Only the lines from the line containing "Is soil bbox=(0, 0, 650, 407)" to the end of the entries should be repeated, exactly as they appear.

=== Information provided ===

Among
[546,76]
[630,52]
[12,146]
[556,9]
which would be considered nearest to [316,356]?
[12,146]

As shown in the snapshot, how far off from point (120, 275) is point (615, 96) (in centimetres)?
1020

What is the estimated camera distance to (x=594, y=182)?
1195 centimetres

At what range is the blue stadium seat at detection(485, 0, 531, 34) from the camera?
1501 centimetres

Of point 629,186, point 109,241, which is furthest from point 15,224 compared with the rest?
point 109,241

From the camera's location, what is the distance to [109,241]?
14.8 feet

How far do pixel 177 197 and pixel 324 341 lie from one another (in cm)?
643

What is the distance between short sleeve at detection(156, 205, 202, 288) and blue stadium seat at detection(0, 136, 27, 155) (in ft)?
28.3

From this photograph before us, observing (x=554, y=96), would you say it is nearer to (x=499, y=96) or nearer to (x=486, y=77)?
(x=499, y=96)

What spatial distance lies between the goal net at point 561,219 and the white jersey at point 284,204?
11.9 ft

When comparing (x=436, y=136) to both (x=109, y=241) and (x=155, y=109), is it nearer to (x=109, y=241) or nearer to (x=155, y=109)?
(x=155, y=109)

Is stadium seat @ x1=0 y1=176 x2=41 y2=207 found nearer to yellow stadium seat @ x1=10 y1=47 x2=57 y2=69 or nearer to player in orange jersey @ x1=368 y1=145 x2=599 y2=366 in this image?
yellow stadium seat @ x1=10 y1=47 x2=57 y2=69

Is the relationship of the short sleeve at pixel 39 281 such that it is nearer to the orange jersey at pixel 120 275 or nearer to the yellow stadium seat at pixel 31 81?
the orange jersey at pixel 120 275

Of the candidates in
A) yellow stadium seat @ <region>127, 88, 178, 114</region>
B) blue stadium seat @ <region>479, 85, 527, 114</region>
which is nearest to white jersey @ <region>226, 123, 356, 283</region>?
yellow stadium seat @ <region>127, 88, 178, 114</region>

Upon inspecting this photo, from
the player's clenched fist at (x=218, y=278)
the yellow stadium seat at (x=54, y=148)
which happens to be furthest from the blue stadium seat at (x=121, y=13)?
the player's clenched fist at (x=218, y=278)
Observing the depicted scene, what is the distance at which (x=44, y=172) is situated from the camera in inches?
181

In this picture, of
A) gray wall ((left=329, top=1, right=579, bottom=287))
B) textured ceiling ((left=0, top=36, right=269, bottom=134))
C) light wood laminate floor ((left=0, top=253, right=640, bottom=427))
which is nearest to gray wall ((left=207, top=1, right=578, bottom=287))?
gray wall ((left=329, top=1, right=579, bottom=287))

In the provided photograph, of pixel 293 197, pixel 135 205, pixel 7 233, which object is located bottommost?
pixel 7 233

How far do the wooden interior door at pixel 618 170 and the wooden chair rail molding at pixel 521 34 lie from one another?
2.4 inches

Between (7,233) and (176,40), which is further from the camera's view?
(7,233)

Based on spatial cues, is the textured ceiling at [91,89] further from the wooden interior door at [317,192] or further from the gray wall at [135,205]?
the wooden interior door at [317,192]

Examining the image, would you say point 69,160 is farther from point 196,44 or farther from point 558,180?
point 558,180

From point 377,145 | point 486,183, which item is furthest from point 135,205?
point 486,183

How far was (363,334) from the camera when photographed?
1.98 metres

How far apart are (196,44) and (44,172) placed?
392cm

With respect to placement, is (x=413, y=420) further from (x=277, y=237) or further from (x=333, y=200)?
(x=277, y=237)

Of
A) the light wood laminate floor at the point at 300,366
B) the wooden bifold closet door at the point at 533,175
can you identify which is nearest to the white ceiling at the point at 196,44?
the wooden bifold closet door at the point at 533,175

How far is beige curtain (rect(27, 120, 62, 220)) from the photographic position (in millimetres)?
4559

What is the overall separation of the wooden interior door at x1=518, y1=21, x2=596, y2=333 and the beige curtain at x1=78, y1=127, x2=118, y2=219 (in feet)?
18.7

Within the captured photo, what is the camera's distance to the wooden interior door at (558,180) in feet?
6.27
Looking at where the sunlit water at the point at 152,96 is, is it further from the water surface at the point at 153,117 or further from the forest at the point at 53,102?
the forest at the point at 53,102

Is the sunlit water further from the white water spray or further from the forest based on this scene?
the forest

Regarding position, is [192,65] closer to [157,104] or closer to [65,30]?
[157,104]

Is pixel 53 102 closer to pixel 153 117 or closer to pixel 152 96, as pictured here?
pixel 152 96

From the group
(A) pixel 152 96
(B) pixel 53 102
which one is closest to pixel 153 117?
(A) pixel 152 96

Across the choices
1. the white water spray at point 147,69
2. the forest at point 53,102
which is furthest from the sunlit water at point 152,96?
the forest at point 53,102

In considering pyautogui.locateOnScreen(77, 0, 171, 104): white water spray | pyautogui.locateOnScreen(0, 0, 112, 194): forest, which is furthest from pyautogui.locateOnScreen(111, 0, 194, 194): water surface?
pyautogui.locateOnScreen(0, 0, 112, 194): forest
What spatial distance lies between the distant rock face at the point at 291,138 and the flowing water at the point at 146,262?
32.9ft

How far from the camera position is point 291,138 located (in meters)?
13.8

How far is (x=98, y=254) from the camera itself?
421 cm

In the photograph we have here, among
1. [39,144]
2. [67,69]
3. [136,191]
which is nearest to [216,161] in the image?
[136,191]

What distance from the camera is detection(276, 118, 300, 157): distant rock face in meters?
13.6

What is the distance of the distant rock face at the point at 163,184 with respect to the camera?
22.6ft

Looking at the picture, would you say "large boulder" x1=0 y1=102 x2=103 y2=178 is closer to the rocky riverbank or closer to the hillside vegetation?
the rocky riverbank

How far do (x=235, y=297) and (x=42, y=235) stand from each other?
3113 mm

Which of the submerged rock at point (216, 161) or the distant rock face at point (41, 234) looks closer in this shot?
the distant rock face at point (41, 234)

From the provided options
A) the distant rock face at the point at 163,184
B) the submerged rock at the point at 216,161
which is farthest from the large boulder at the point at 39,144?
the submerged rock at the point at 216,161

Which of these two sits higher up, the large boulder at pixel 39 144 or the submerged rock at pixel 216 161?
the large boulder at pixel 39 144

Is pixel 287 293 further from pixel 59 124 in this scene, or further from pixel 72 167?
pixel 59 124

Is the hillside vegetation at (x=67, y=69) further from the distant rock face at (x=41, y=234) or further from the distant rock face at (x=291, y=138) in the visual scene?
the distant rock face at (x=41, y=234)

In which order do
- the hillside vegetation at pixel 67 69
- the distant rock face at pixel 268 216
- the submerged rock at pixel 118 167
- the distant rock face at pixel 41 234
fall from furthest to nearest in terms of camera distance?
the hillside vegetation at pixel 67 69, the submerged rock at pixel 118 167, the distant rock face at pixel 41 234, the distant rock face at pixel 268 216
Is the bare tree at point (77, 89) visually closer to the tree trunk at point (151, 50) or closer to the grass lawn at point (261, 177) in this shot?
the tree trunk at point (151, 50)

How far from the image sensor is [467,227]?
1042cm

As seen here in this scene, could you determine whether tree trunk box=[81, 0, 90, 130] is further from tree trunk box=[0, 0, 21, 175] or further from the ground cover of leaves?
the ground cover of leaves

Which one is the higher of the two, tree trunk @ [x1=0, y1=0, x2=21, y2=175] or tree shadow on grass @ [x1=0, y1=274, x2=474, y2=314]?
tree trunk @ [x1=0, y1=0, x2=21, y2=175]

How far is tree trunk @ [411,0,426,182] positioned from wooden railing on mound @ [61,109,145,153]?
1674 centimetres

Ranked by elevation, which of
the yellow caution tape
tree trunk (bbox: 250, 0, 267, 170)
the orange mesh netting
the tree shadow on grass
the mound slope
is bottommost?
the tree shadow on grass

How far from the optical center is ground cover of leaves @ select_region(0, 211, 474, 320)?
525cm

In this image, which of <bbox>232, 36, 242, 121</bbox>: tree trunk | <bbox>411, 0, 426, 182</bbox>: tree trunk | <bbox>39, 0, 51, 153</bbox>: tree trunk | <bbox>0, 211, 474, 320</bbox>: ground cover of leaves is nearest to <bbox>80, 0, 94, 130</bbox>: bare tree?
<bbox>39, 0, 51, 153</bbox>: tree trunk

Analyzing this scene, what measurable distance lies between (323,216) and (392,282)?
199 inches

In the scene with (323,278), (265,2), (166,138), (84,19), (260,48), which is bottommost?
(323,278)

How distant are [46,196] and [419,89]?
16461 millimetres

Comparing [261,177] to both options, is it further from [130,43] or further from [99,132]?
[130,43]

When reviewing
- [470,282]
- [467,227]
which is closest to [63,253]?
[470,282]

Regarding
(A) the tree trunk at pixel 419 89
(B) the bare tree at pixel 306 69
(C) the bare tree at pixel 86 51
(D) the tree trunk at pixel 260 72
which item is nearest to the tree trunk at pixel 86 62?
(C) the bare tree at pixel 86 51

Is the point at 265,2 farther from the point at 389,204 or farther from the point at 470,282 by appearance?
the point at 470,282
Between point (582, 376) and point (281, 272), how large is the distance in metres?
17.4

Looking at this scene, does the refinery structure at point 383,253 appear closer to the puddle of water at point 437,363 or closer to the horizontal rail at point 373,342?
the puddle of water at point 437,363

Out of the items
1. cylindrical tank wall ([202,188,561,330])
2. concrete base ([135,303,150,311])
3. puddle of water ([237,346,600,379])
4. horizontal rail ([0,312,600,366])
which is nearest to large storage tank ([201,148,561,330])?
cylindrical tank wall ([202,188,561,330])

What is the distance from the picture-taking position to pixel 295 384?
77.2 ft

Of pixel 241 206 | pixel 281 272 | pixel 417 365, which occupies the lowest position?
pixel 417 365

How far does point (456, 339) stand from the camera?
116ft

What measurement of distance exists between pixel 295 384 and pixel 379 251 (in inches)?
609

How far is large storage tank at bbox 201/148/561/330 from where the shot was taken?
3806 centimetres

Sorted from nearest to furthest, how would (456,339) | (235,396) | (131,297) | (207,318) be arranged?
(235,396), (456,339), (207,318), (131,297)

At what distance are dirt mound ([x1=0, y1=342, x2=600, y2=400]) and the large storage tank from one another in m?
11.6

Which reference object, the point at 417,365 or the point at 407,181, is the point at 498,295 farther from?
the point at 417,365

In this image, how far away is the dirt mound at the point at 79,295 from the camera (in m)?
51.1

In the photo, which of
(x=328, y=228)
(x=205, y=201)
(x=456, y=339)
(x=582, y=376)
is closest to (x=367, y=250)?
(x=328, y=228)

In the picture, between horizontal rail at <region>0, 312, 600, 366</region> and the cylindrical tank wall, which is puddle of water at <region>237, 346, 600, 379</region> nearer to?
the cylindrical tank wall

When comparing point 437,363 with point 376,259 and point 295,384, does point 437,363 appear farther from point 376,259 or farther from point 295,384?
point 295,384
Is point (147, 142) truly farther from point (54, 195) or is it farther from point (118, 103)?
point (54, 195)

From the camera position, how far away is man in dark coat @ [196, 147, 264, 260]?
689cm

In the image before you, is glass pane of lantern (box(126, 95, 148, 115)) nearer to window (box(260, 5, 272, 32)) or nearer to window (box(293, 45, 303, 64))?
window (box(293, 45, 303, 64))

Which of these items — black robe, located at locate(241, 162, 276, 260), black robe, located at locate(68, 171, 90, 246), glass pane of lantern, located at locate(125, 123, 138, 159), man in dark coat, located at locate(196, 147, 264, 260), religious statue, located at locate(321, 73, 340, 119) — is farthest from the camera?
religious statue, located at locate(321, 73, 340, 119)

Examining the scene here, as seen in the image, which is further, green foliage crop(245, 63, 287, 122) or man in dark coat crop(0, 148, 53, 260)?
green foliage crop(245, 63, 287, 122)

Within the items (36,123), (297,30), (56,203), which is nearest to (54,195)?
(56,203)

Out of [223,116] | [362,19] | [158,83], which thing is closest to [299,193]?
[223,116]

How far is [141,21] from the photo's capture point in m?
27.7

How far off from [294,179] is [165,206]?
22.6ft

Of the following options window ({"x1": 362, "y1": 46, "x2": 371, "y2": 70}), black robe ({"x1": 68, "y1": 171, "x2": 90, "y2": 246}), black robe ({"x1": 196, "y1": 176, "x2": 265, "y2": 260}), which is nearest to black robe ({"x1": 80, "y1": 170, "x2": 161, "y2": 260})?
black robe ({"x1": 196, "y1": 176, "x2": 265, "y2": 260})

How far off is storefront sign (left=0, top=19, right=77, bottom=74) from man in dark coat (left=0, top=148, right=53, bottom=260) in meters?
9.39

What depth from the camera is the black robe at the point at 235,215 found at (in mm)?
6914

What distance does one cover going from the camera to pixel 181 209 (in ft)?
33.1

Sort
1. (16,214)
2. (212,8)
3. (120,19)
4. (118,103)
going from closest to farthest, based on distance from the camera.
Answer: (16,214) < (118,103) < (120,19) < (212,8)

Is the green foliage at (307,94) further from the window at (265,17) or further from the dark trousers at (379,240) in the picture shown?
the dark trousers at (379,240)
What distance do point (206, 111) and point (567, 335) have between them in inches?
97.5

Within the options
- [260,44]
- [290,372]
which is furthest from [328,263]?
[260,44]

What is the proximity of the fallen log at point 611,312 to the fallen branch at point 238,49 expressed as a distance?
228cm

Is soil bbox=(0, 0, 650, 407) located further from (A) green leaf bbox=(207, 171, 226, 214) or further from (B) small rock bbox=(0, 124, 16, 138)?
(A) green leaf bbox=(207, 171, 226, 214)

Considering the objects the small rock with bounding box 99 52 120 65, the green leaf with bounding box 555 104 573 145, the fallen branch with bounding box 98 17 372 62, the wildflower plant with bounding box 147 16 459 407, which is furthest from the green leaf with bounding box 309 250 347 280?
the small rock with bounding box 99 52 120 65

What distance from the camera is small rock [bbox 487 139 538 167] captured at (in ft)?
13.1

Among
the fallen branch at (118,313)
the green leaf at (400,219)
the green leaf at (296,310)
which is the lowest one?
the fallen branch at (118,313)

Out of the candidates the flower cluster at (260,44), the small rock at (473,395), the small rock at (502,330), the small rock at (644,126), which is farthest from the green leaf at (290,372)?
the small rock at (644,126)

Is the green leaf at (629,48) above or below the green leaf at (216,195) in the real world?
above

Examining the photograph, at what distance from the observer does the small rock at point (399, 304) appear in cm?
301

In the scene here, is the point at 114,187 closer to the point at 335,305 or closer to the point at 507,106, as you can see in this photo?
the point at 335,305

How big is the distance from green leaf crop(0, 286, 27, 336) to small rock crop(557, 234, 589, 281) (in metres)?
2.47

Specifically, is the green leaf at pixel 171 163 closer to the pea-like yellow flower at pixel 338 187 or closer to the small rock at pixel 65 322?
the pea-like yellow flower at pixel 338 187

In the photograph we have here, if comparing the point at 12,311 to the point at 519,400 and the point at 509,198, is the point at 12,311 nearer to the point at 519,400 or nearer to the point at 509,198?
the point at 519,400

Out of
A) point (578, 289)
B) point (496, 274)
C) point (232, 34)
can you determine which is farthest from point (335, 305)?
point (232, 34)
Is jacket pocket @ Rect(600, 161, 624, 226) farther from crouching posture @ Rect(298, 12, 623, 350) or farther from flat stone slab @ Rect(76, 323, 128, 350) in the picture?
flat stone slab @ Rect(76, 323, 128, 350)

===

Solution for this task
Is soil bbox=(0, 0, 650, 407) located further from (A) green leaf bbox=(207, 171, 226, 214) or further from (B) small rock bbox=(0, 124, 16, 138)?
(A) green leaf bbox=(207, 171, 226, 214)

Considering the objects the small rock with bounding box 99 52 120 65, the green leaf with bounding box 555 104 573 145, the fallen branch with bounding box 98 17 372 62, the wildflower plant with bounding box 147 16 459 407, which is furthest from the green leaf with bounding box 309 250 347 280?
the small rock with bounding box 99 52 120 65

What distance from the camera is small rock [bbox 487 139 538 167] captured at (in ft)?
13.1

Among
the fallen branch at (118,313)
the green leaf at (400,219)
the green leaf at (296,310)
which is the lowest one?
the fallen branch at (118,313)

Out of the candidates the flower cluster at (260,44), the small rock at (473,395), the small rock at (502,330), the small rock at (644,126), which is farthest from the green leaf at (290,372)?
the small rock at (644,126)

Is the green leaf at (629,48) above or below the green leaf at (216,195) in the real world?
above

Examining the photograph, at what distance from the observer does the small rock at point (399, 304) appear in cm?
301

In the scene here, is the point at 114,187 closer to the point at 335,305 or closer to the point at 507,106, as you can see in this photo?
the point at 335,305

How big is the distance from green leaf crop(0, 286, 27, 336) to small rock crop(557, 234, 589, 281) (in metres)?
2.47

Specifically, is the green leaf at pixel 171 163 closer to the pea-like yellow flower at pixel 338 187 or closer to the small rock at pixel 65 322?
the pea-like yellow flower at pixel 338 187

In the photograph we have here, if comparing the point at 12,311 to the point at 519,400 and the point at 509,198, is the point at 12,311 nearer to the point at 519,400 or nearer to the point at 509,198?
the point at 519,400

Out of
A) point (578, 289)
B) point (496, 274)
C) point (232, 34)
can you determine which is farthest from point (335, 305)?
point (232, 34)
Is jacket pocket @ Rect(600, 161, 624, 226) farther from crouching posture @ Rect(298, 12, 623, 350) or farther from flat stone slab @ Rect(76, 323, 128, 350) in the picture?
flat stone slab @ Rect(76, 323, 128, 350)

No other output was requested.